● 抜き出した文章:
===
法規制その他の要求事項の明確化
規格での文面は下記のように、たったの三行である。にもかかわらず、システム構築時の作業は困難を伴う。
「組織は、その活動、製品又はサービスの環境側面に適用可能な、法的要求事項及び組織が同意するその他の要求事項を特定し、参照できるような手順を確立し、維持しなければならない。」
安全・衛生の規定づくりの時の体験だが、取得企業の事業所に関わる法規制を探し出すだけでも、大変な時間が必要だった。「コンビナート法」など国の法規制にはある程度の知識があるので、見つけやすい。しかし、地方自治体が独自に制定している公害防止条例などは、適用する条項を探し出すには専門家の手助けが必要だった。ISO14000の普及が進んでいる今は、インターネットや関連図書が多くあるので何とか「特定」できるだろう。このページのリンク集を使って、その目的を果たすことができるようにしているので、利用してほしい。念のためだが、法規によっては、事業の規模(たとえば、従業員数や事業所の面積)によって適用しなくてもよいものがあるので注意してほしい。
===
● データ:
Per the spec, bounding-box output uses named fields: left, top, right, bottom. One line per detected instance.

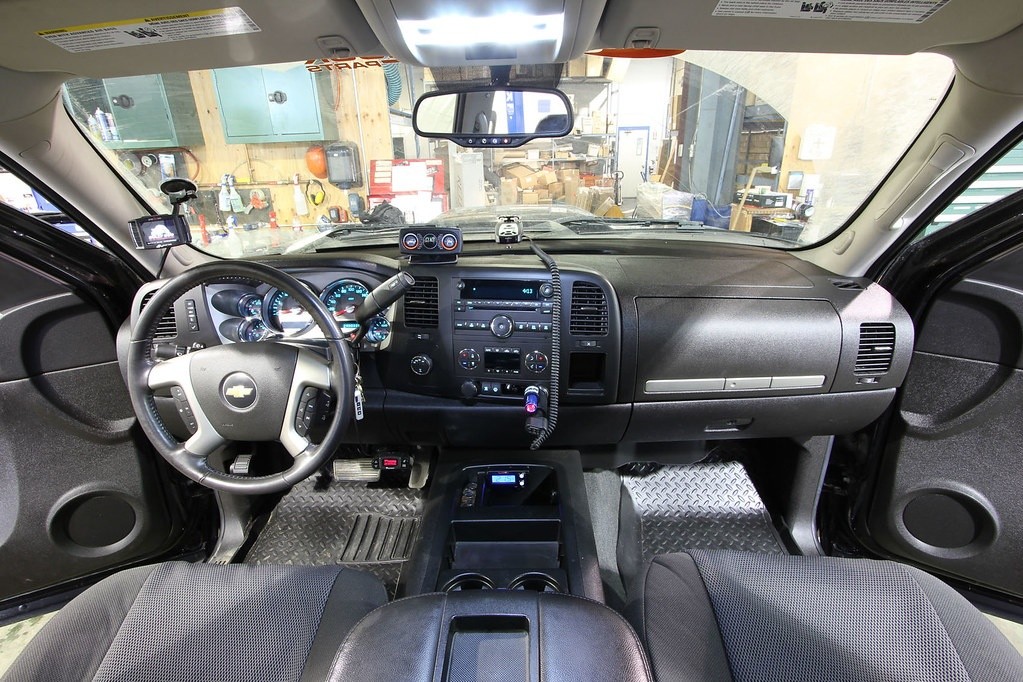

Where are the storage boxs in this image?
===
● やること: 環境に関わる法規制の特定についての文章を、最後の文のあとから書き進めてください。

● 回答:
規格の文言で分かるように、適用法規を「特定」するだけでなく、たえず「維持」しなければならない。法規制は生き物であり、たえず変更されたり、追加されたりする。それらを「維持」することは、構築時の「特定」以上に困難である。たとえ大きな法規が制定、発効されたとしても単に役所で官報として張り出されるだけだからである。役人からすれば、官報が発効するまでに、法規の対象業界と十分な討議を重ねてきているのだら大がかりな広報手段を必要とはしないとする立場であろう。とすれば、一般企業は自衛するのみだが、小規模企業で法律専門家のサポートを得ることは難しい。やはり、業界の仲間からの情報が入ってくるように人脈を持つことが出来うる関係維持や役所からの広報に注目する必要がある。
当然規格は、このように法規遵守が出来るように、仕組みを作ることを要求している。環境マニュアルでの文言例は、下記のようになる。
法的及びその他の要求事項
当事業所が遵守しなければならない環境関連法規制及び行政指導を含むその他の要求事項は、下記のものである。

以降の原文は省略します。